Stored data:
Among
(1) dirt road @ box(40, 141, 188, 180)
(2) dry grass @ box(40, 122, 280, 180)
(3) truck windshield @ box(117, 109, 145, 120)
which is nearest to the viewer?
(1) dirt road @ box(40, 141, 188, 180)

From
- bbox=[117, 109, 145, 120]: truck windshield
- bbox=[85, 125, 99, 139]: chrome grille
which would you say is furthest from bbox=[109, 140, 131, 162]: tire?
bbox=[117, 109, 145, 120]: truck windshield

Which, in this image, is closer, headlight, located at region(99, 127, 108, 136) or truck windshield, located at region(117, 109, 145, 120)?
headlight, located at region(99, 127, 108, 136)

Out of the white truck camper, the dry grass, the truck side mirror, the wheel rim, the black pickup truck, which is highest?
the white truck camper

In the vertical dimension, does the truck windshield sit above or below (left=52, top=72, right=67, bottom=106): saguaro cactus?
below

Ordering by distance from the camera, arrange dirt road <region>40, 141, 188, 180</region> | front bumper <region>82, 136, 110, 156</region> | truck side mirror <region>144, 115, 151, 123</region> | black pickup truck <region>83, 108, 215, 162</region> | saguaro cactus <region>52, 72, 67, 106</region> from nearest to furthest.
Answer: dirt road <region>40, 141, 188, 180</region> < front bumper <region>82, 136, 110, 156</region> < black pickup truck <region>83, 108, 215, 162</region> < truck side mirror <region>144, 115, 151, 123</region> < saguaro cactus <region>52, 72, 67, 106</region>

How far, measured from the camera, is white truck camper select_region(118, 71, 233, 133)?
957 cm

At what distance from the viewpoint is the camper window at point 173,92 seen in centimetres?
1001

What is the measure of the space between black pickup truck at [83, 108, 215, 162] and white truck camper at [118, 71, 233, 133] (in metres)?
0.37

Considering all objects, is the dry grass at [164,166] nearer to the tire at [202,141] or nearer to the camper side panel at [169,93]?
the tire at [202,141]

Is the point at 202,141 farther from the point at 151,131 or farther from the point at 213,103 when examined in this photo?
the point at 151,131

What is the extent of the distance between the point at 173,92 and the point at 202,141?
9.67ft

● **Written problem**:
Rename "dry grass" to "brown grass" wherever it occurs in the entries, and reproduce them otherwise unchanged.

● **Answer for this exercise**:
Among
(1) dirt road @ box(40, 141, 188, 180)
(2) brown grass @ box(40, 122, 280, 180)
(3) truck windshield @ box(117, 109, 145, 120)
which is nearest to the viewer?
(1) dirt road @ box(40, 141, 188, 180)

From
- bbox=[117, 109, 145, 120]: truck windshield
- bbox=[85, 125, 99, 139]: chrome grille
which would you say is furthest from bbox=[109, 140, 131, 162]: tire?
bbox=[117, 109, 145, 120]: truck windshield

Which, in this image, is closer, headlight, located at region(99, 127, 108, 136) or truck windshield, located at region(117, 109, 145, 120)?
headlight, located at region(99, 127, 108, 136)

Out of the white truck camper, the brown grass, the truck side mirror, the wheel rim, the black pickup truck, which is highest?
the white truck camper

In the vertical dimension, does the truck windshield sit above or below (left=52, top=72, right=67, bottom=106): saguaro cactus?
below

Ordering by distance from the camera, arrange dirt road <region>40, 141, 188, 180</region> | front bumper <region>82, 136, 110, 156</region> | truck side mirror <region>144, 115, 151, 123</region> | black pickup truck <region>83, 108, 215, 162</region> | saguaro cactus <region>52, 72, 67, 106</region> from nearest to furthest.
Answer: dirt road <region>40, 141, 188, 180</region> < front bumper <region>82, 136, 110, 156</region> < black pickup truck <region>83, 108, 215, 162</region> < truck side mirror <region>144, 115, 151, 123</region> < saguaro cactus <region>52, 72, 67, 106</region>

How far, measured from the camera, is white truck camper select_region(118, 71, 233, 133)?
957 cm

At what distance from the viewpoint is the camper window at point 173,92 seen in centimetres?
1001

What is the measure of the space between black pickup truck at [83, 108, 215, 162] and white truck camper at [118, 71, 233, 133] (in metres)?
0.37

Considering all objects, is the brown grass at [164,166] nearer to the tire at [202,141] or nearer to the camper side panel at [169,93]?
the tire at [202,141]

Is the point at 202,141 farther from the point at 151,131 or farther from the point at 213,103 when examined in this photo?
the point at 151,131

What is the extent of the distance between the point at 173,92 and the point at 202,141?
9.67ft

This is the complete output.